Tobi: I think it’s important for a good video part to have funny small stuff inbetween your hard banger tricks, it makes the whole thing more exciting and interesting. It’s sometimes even more difficult to film and ride this obstacles because you need to be very creative to make this “easy”stuff look good. Despite that, we also want to show our holiday-snowboarder audience that no matter how small and stupid a mini-jib looks like, everybody can have fun in snowboarding with a little imagination. Just give it a shot! We want to motivate those people who don’t have the opportunities to ride more than a few weeks in the season or don’t have a big mountain in front of their door. We want to show them how to have fun with your snowboard everywhere, on the mountian, in the city beside the streets or in your backjard without having the skills or opportunities to jump a 25 meter jump.

Travis Limoge, Torgeir Berre & Ludwig Lejkner, Location: Dillon, CO, Photo: Chip Kalback

5 colleagues you deeply respect?

Alex: It´s hard to specifically say 5 people that you respect. We love and respect all our riders for the hard work they put into their videoparts and for the great times we spend with them. And all the people that help make our movies possible are just as much a part of that list.

Tobi: I respect Hanna Montana.

Vincent: Who the fuck is Hanna Montana?

Torgeir Berre, Noseblock, Location: Montezuma, CO, Photo: Will Bremridge


Future collaborations with film or snowboard crews?

Vincent: Not that we planned any yet. But who knows? I’d love to do some co-op with some big-ass filmmaker outside of snowboarding. That should be very exciting.

Are you working fulltime for Isen seven video or are you involved in other projects inside or outside snowboarding?

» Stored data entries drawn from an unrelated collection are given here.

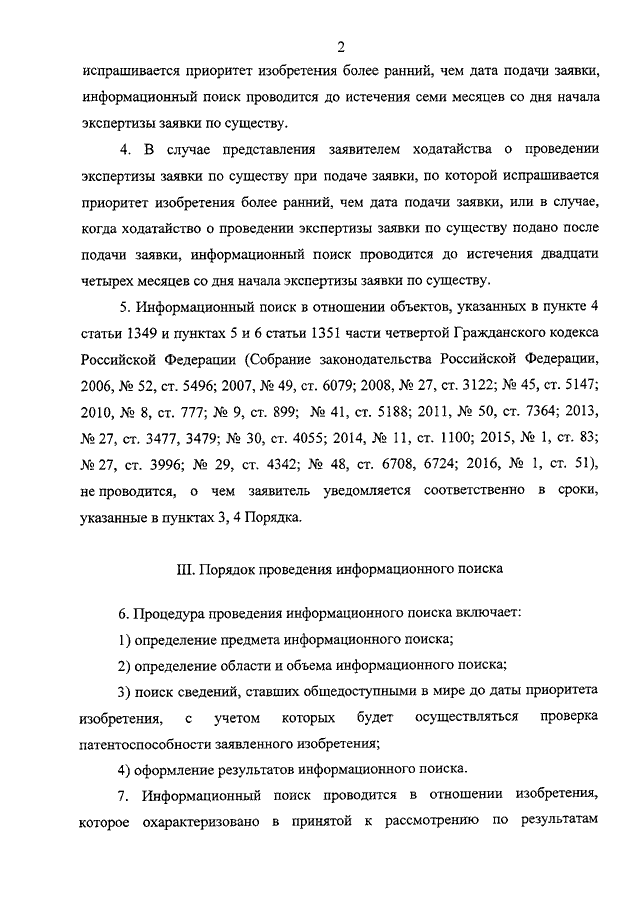 2

испрашивается приоритет изобретения более ранний, чем дата подачи заявки, информационный поиск проводится до истечения семи месяцев со дня начала экспертизы заявки по существу.

4. В случае представления заявителем ходатайства о проведении экспертизы заявки по существу при подаче заявки, по которой испрашивается приоритет изобретения более ранний, чем дата подачи заявки, или в случае, когда ходатайство о проведении экспертизы заявки по существу подано после подачи заявки, информационный поиск проводится до истечения двадцати четырех месяцев со дня начала экспертизы заявки по существу.

5. Информационный поиск в отношении объектов, указанных в пункте 4 статьи 1349 и пунктах 5 и 6 статьи 1351 части четвертой Гражданского кодекса Российской Федерации (Собрание законодательства Российской Федерации, 2006, № 52, ст. 5496; 2007, № 49, ст. 6079; 2008, № 27, ст. 3122; № 45, ст. 5147; 2010, № 8, ст. 777; № 9, ст. 899; № 41, ст. 5188; 2011, № 50, ст. 7364; 2013, № 27, ст. 3477, 3479; № 30, ст. 4055; 2014, № 11, ст. 1100; 2015, № 1, ст. 83; № 27, ст. 3996; № 29, ст. 4342; № 48, ст. 6708, 6724; 2016, № 1, ст. 51), не проводится, о чем заявитель уведомляется соответственно в сроки, указанные в пунктах 3, 4 Порядка.

III. Порядок проведения информационного поиска

6. Процедура проведения информационного поиска включает:

1) определение предмета информационного поиска;

2) определение области и объема информационного поиска;

3) поиск сведений, ставших общедоступными в мире до даты приоритета изобретения, с учетом которых будет осуществляться проверка патентоспособности заявленного изобретения;

4) оформление результатов информационного поиска.

7. Информационный поиск проводится в отношении изобретения, которое охарактеризовано в принятой к рассмотрению по результатам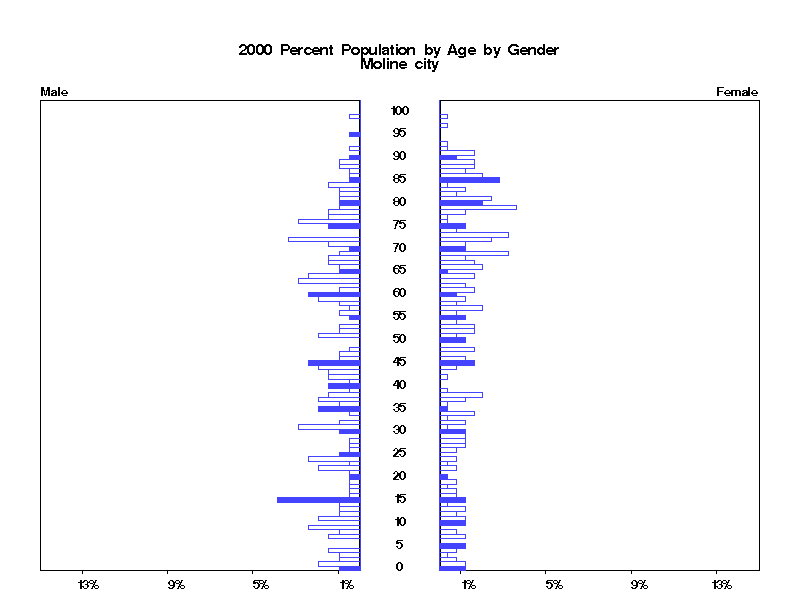 2000 Percent Population by Age by Gender
Moline city

Male

Female

100
95
90
85
80
75
70
65
60
55
50
45
40
35
30
25
20
15
10
5
0

13%
9%
5%
1%

1%
5%
9%
13%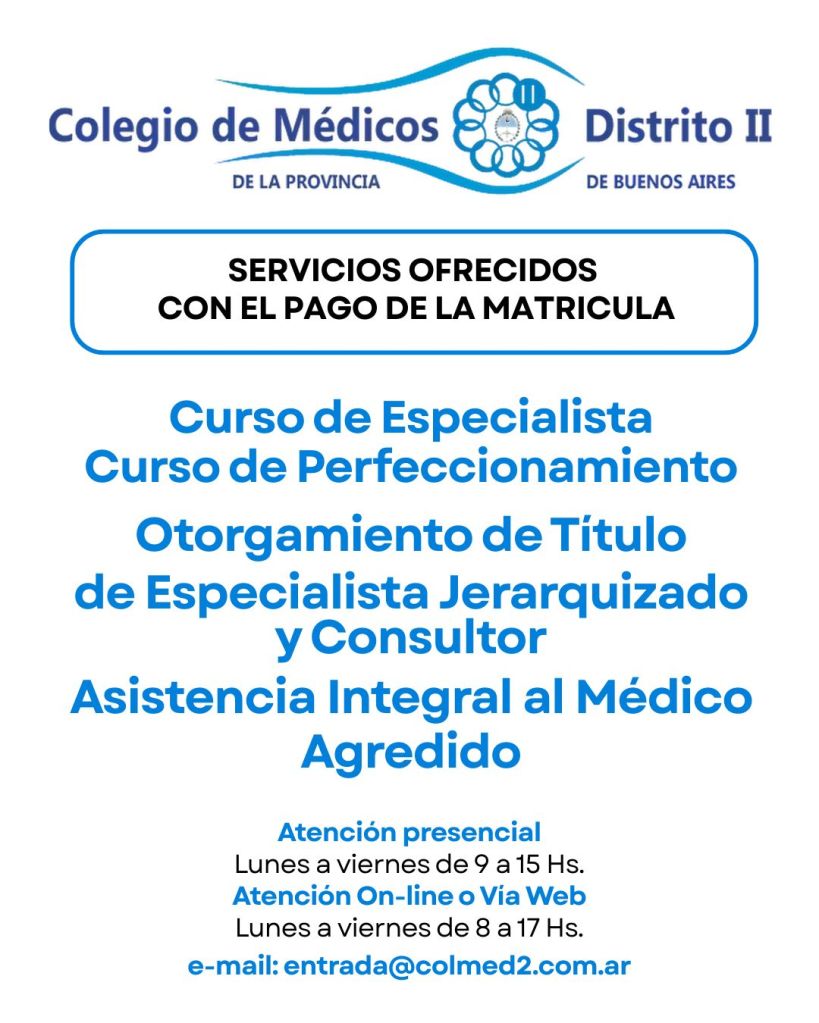 Colegio de Médicos Distrito II
DE LA PROVINCIA DE BUENOS AIRES

SERVICIOS OFRECIDOS
CON EL PAGO DE LA MATRICULA

Curso de Especialista
Curso de Perfeccionamiento

Otorgamiento de Título de Especialista Jerarquizado y Consultor

Asistencia Integral al Médico Agredido

Atención presencial
Lunes a viernes de 9 a 15 Hs.
Atención On-line o Vía Web
Lunes a viernes de 8 a 17 Hs.
e-mail: entrada@colmed2.com.ar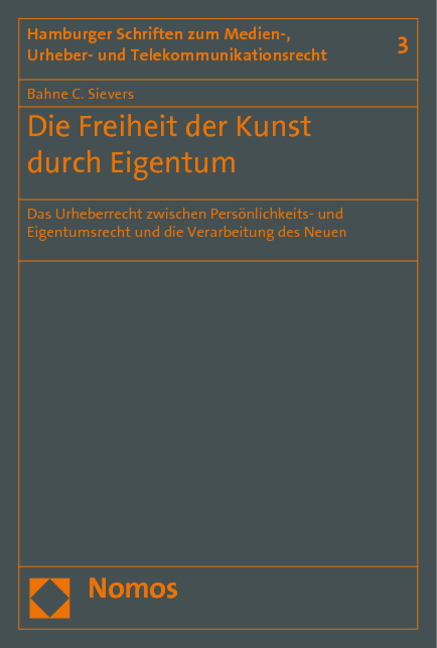 Hamburger Schriften zum Medien-, Urheber- und Telekommunikationsrecht

3

Bahne C. Sievers

Die Freiheit der Kunst durch Eigentum

Das Urheberrecht zwischen Persönlichkeits- und Eigentumsrecht und die Verarbeitung des Neuen

Nomos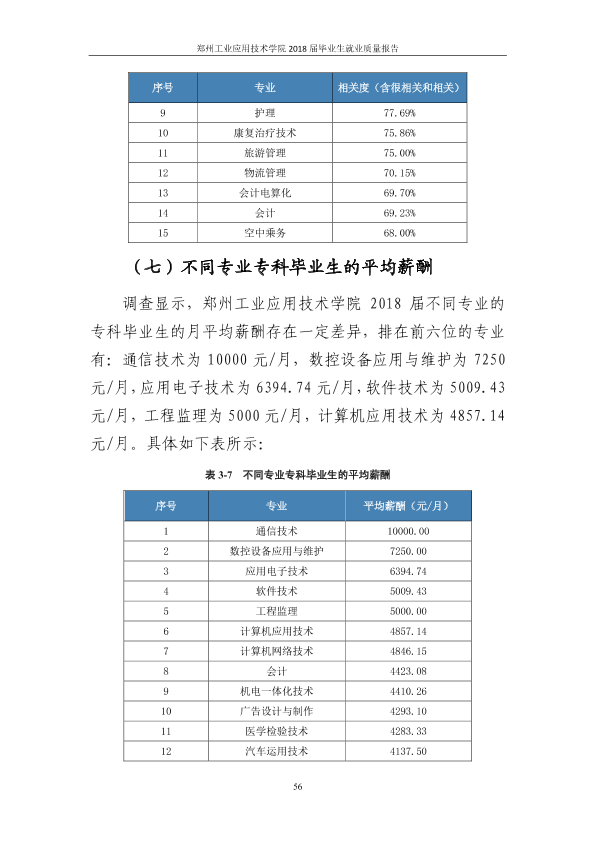 郑州工业应用技术学院2018届毕业生就业质量报告

| 序号 | 专业 | 相关度（含很相关和相关） |
|---|---|---|
| 9 | 护理 | 77.69% |
| 10 | 康复治疗技术 | 75.86% |
| 11 | 旅游管理 | 75.00% |
| 12 | 物流管理 | 70.15% |
| 13 | 会计电算化 | 69.70% |
| 14 | 会计 | 69.23% |
| 15 | 空中乘务 | 68.00% |

（七）不同专业专科毕业生的平均薪酬

调查显示，郑州工业应用技术学院2018届不同专业的专科毕业生的月平均薪酬存在一定差异，排在前六位的专业有：通信技术为10000元/月，数控设备应用与维护为7250元/月，应用电子技术为6394.74元/月，软件技术为5009.43元/月，工程监理为5000元/月，计算机应用技术为4857.14元/月。具体如下表所示：

表3-7 不同专业专科毕业生的平均薪酬

| 序号 | 专业 | 平均薪酬（元/月） |
|---|---|---|
| 1 | 通信技术 | 10000.00 |
| 2 | 数控设备应用与维护 | 7250.00 |
| 3 | 应用电子技术 | 6394.74 |
| 4 | 软件技术 | 5009.43 |
| 5 | 工程监理 | 5000.00 |
| 6 | 计算机应用技术 | 4857.14 |
| 7 | 计算机网络技术 | 4846.15 |
| 8 | 会计 | 4423.08 |
| 9 | 机电一体化技术 | 4410.26 |
| 10 | 广告设计与制作 | 4293.10 |
| 11 | 医学检验技术 | 4283.33 |
| 12 | 汽车运用技术 | 4137.50 |

56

Vincent: As Alex already mentioned before, we are doing in some skateboard filming this summer. We already been on a trip to Berlin and will have another one to New York in a week. It’s tough to gain the skateboarders respect as people coming from snowboarding but we work on it. You’ll get to see something soon. Next to that, we might get involved in some club/fashion and music projects in near future. But all that goes hand in hand with snowboarding and it’s lifestyle.


Chris Patsch, Location: Sugarbush, VT, Photo: Thomas “Creager” Stöckli

Thank you very much guys, we can’t wait to see Teenage Love Graffiti. Do you want to thank or say hi to anyone?

Tobi: I want to thank all our fans and viewers in Italy and everywhere else. You make this whole thing happen. Thank you!

Vincent: He just summed it up. Thanks for the interview!